Segment Start: PROVIDED INFORMATION

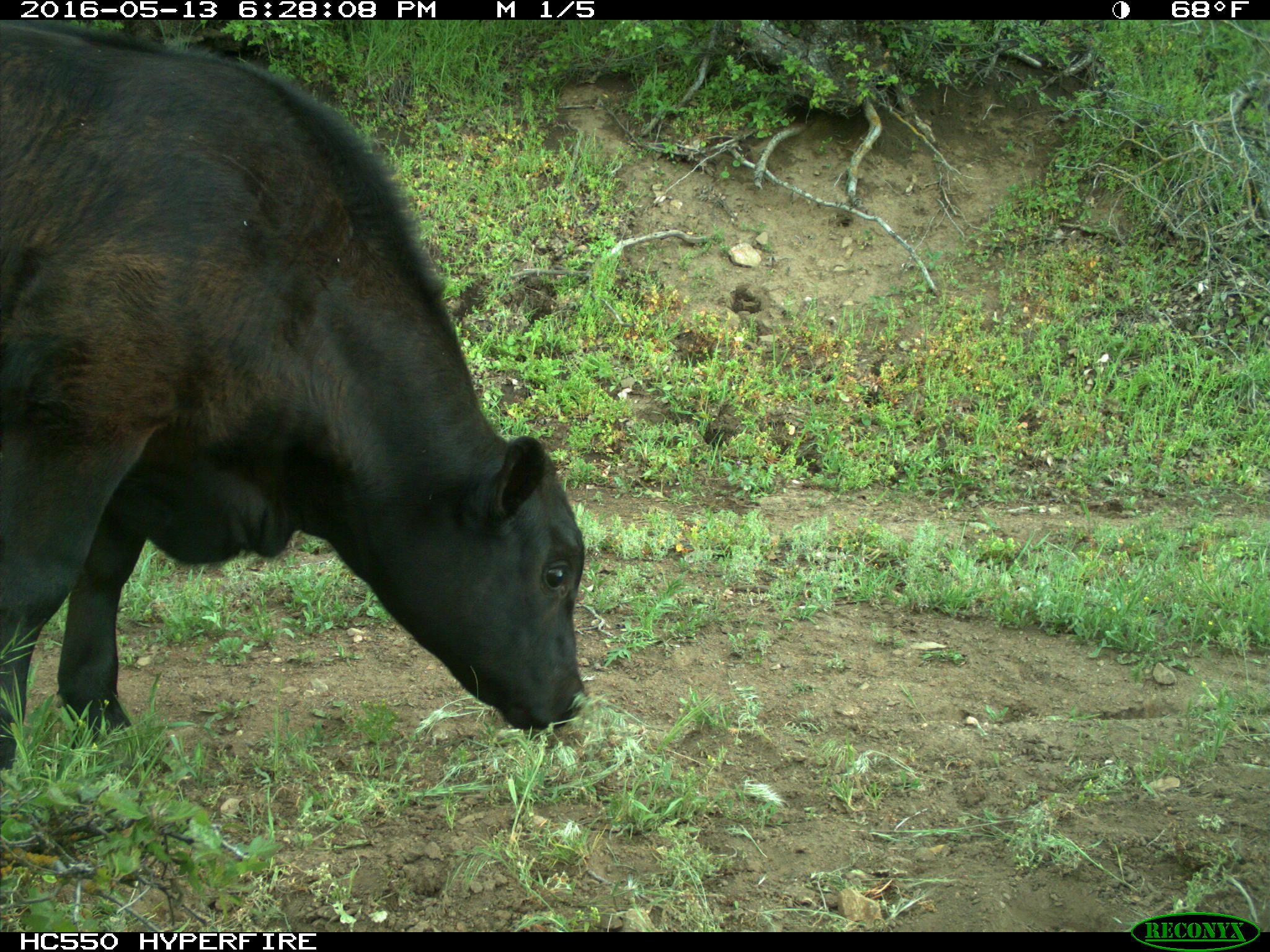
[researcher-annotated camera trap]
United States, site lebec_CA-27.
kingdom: Animalia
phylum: Chordata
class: Mammalia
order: Artiodactyla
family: Bovidae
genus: Bos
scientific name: Bos taurus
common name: domestic cow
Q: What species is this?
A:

Segment End: PROVIDED INFORMATION

- **REQUIRED WORK**: Would you please copy the lines above, from the one holding "phylum: Chordata" through the last, and nothing else?

- **TASK OUTPUT**:
phylum: Chordata
class: Mammalia
order: Artiodactyla
family: Bovidae
genus: Bos
scientific name: Bos taurus
common name: domestic cow
Q: What species is this?
A:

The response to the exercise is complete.